Il semblerait, au vu des entretiens que nous avons réalisés, que la tendance à segmenter de plus en plus afin de personnaliser une prospection Marketing soit appliquée, en combinant des indicateurs classiques croisés avec des fréquences et types d’achats. Il s’agit de techniques orientées plus sur la psychologie ayant pour but de cibler et mieux qualifier les consommateurs. Lorsqu’une marque a un seul type de cible pour un profil donnée, elle aura tendance à baser ses actions Marketing sur un profil socio-démographique, tandis que si elle attire différents types de clients, elle aura tendance à rechercher une adhésion des consommateurs aux images de marques.
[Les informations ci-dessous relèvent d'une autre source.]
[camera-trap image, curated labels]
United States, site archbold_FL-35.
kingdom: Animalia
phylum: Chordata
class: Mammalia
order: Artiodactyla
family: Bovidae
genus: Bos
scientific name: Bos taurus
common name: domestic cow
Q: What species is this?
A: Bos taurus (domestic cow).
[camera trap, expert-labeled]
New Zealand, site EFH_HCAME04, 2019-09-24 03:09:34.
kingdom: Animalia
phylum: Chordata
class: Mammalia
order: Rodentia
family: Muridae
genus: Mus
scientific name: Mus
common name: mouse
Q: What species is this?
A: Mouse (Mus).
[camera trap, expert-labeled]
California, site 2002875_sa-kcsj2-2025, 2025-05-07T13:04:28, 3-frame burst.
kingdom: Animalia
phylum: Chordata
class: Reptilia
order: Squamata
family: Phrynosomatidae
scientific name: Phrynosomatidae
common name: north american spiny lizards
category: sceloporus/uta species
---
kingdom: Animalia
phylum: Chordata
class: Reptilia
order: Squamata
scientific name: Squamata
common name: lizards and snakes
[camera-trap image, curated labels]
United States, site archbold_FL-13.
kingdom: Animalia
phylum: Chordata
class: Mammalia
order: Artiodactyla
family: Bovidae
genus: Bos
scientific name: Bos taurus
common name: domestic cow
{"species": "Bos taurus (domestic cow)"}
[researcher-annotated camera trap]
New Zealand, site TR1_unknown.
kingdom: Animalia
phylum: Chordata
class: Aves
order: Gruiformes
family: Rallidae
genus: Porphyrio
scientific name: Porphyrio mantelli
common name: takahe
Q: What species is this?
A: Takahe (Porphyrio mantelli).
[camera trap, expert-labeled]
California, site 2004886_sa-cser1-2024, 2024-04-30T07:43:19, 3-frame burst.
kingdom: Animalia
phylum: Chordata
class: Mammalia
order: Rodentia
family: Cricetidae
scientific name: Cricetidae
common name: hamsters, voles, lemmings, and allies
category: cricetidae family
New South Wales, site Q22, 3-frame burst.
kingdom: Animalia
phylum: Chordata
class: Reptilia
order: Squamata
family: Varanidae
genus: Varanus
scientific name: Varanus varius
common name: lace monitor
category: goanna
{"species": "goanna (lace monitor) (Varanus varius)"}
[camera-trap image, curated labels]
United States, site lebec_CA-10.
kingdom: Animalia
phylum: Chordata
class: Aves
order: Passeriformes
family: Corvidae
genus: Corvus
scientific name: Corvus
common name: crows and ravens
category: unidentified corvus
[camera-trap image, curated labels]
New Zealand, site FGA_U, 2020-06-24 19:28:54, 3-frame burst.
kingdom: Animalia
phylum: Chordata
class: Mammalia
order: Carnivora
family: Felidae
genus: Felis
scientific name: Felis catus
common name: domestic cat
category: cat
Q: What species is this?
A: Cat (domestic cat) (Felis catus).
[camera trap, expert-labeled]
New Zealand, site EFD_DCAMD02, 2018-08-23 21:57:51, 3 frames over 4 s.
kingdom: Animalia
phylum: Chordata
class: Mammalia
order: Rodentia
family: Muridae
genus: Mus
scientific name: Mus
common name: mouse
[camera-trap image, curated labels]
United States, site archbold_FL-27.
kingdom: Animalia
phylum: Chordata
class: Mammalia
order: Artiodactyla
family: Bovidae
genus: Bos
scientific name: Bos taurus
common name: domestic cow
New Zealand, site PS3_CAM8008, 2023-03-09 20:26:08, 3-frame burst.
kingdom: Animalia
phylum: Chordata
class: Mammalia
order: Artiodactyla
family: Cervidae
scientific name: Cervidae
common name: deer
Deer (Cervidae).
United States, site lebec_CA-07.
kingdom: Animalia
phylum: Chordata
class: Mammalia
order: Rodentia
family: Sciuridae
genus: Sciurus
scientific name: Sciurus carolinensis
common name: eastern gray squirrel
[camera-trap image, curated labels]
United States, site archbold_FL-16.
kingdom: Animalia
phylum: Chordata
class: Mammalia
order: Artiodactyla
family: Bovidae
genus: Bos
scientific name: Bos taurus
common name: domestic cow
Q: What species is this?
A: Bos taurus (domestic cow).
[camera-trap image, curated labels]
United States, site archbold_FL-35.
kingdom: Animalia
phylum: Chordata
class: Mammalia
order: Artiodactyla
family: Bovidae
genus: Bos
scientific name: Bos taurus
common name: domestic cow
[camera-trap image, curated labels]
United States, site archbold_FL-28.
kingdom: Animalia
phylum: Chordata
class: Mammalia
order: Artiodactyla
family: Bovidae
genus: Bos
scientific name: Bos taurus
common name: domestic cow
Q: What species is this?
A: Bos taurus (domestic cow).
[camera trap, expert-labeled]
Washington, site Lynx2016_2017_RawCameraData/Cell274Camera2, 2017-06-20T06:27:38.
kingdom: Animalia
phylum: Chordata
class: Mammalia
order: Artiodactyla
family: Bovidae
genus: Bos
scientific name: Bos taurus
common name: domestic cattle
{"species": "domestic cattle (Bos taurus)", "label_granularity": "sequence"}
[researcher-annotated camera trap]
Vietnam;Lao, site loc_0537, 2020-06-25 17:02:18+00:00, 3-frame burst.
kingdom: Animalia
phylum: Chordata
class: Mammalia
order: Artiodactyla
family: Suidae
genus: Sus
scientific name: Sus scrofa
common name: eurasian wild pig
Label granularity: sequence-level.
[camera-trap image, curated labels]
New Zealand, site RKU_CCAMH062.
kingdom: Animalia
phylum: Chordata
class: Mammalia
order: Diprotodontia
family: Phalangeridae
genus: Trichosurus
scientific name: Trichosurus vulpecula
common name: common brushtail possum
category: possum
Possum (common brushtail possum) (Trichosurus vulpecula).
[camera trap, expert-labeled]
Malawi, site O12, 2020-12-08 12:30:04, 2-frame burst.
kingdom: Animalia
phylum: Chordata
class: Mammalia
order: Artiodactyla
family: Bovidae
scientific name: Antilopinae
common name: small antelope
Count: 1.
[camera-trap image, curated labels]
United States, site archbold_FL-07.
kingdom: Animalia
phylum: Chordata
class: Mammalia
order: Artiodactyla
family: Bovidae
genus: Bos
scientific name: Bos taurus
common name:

On notera cependant les limites misent en lumières par nos enquêtés, une partie de la population française ne semble pas toujours s’identifier à un groupe particulier, par conséquent ils ne partagent pas non plus ce qu'on peut appeler une "conscience d’appartenance" comme on le fait parfois pour d'autres catégorisations (les ouvriers représentent, par exemple, au-delà d'un découpage économique de la société, un groupe d'individus ayant une culture et un univers de référence souvent propre.)

Dès lors, chercher à appréhender cette population qui ne se constitue pas en fonction d'un groupe d'appartenance selon une méthode déductive semble vouée à l'échec.

Il se peut également que les changements que nos interlocuteurs aient cherchés à repérer en amont de l’étude soient possibles à définir parce que trop flous.

De même, les catégories résultantes seront trop distinctes les unes des autres parce que justement adaptées à un ciblage spécifique, et ne pourront pas permettre une comparaison avec d’autres résultats de catégorisation.

On peut également noter une contradiction entre la tendance Marketing dont le but est de cibler les destinataires d’un produit pour adopter une approche spécifique, plutôt

individualiste (« one to few »), alors que la massification résultant de la catégorisation s’applique de manière globale autour de comportements sociaux communs.